## Work to do
Convert the records, from the line containing "In the scene" through the end of the records (both ends included), into a numbered list with blank lines omitted.

## Record extracts
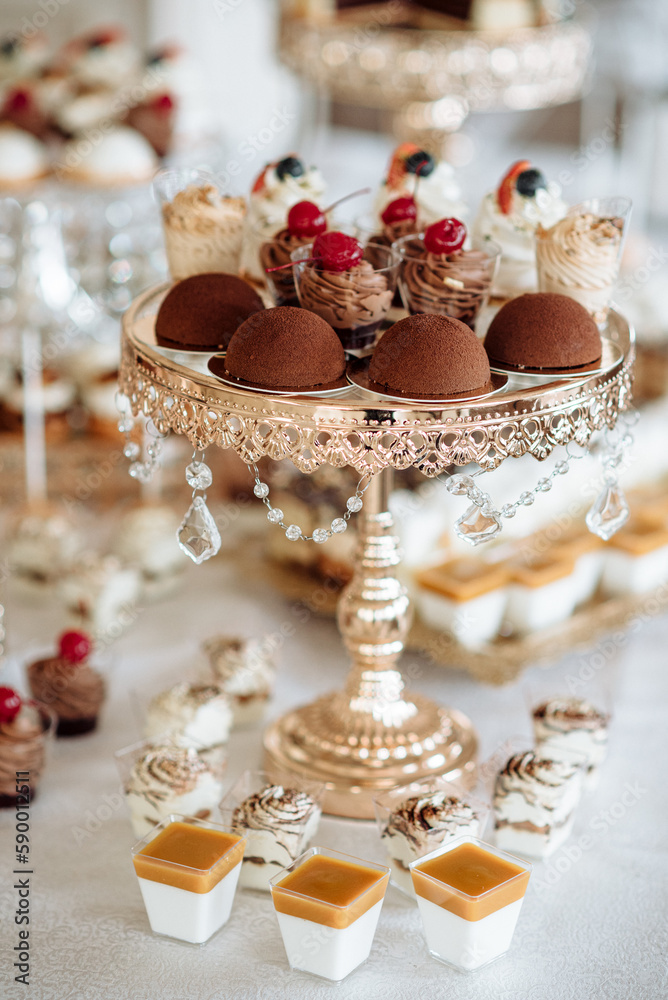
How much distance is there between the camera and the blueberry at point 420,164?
1.63m

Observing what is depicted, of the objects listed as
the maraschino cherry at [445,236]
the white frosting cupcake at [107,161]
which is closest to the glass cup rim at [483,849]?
the maraschino cherry at [445,236]

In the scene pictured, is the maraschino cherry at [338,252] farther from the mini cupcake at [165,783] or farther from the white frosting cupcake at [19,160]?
the white frosting cupcake at [19,160]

## Solution
1. In the scene pictured, is the maraschino cherry at [338,252] farther from the mini cupcake at [165,783] or farther from the white frosting cupcake at [19,160]?
2. the white frosting cupcake at [19,160]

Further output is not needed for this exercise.